There are a lot of things we *ought* to have standards for in perl modules, but my goal here is to convince you to keep it simple.
So rather than mention them, I'll just advise you to keep a master file for each module, in some format that allows you to add extra fields later.
final note:
I helped write the current generation of ppm, ActiveState's tool to precompile modules server-side and make it easy to install them client-side.
Some people believe that it should be that easy, from day one, in their languages.
But! That tool is only a going concern only since there were a lot of standardized modules to begin with, which made it worth ActiveState's time to devote the extra effort write a layer on top of CPAN.
Obviously, one shouldn't have to rely on a for-profit company to write a tool like ppm. But the cost-benefit problem is the same. Make it easy for there to be multiple front-ends!
RT Ticketing
(Score:1)( http://brock-family.org/gavin/ )
Pity the search.cpan.org web interface changed about a week after RT was released. Still the blue and white is nostalgic.
One thing though - looks like ther SSL certificate for rt.cpan.org has expired on November 7th.
Gavin
Source Code
(Score:2)( http://2shortplanks.com/ | Last Journal: 2004.10.07 7:32 )
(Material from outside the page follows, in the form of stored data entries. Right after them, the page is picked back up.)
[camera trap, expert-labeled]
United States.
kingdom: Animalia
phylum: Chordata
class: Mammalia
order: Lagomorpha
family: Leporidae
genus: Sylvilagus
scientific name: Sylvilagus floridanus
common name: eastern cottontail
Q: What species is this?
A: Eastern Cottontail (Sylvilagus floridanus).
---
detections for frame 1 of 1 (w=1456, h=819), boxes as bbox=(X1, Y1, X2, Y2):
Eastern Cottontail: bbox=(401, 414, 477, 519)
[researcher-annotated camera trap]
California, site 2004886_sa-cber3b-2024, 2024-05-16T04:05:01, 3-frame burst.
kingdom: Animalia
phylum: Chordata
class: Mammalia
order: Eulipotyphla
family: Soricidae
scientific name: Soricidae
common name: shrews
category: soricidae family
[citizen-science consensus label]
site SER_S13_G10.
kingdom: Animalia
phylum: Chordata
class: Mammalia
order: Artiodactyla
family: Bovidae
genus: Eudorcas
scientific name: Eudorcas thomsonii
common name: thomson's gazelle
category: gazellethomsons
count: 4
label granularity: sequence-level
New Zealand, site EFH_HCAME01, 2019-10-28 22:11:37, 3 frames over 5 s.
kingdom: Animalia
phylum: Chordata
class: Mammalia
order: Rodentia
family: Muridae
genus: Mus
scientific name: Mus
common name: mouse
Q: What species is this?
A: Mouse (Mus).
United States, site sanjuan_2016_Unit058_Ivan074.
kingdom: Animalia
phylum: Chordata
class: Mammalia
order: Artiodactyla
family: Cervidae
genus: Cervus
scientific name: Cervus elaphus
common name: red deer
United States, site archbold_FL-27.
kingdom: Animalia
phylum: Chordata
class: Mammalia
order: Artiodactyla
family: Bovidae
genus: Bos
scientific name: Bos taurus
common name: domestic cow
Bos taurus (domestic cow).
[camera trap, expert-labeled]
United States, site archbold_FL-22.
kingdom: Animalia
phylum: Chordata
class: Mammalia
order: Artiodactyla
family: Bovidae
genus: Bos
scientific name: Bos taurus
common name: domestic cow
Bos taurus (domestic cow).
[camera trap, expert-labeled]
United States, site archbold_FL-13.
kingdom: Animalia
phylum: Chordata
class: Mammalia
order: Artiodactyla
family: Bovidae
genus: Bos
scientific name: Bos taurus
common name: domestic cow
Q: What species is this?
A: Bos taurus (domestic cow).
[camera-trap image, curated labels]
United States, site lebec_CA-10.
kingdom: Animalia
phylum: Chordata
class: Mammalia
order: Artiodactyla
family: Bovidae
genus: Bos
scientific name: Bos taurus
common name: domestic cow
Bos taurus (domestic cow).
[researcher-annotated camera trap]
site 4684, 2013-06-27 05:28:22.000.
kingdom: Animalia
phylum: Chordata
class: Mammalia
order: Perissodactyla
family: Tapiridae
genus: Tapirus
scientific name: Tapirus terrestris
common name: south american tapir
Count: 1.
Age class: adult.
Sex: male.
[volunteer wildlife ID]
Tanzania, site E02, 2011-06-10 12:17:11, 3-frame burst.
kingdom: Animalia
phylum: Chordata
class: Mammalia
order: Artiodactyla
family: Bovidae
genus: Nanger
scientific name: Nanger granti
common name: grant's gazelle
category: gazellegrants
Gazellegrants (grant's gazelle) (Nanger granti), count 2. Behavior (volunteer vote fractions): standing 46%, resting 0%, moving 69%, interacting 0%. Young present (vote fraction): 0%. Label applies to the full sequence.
I'd love to have a look at the source code for PAUSE and the other systems. Is it on the CPAN somewhere, or somewhere else online?
There's also CTAN
(Score:1)The Comprehensive TeX Archive Network [ctan.org]. For some reason I've always thought that CTAN preceeded CPAN, but I'm not really sure which one was there first. Like CPAN, CTAN was conceived as a FTP-based service and then the web came and people moved on and you know the rest. Since I use both CTAN and CPAN on a regular basis, sometimes I find myself wishing CTAN to be more CPAN-like. The CTAN Catalog is superb, but I think the killer CPAN feature is the ability to browse the documentation in a nice easy to read format. (La)TeX packages have great documentation, but you sort of requiere a DVI or PS viewer, which aren't really documentation browsing tools (cut and pasting code is hard or impossible).
Thank you for bringing CPAN to life, it's just wonderful.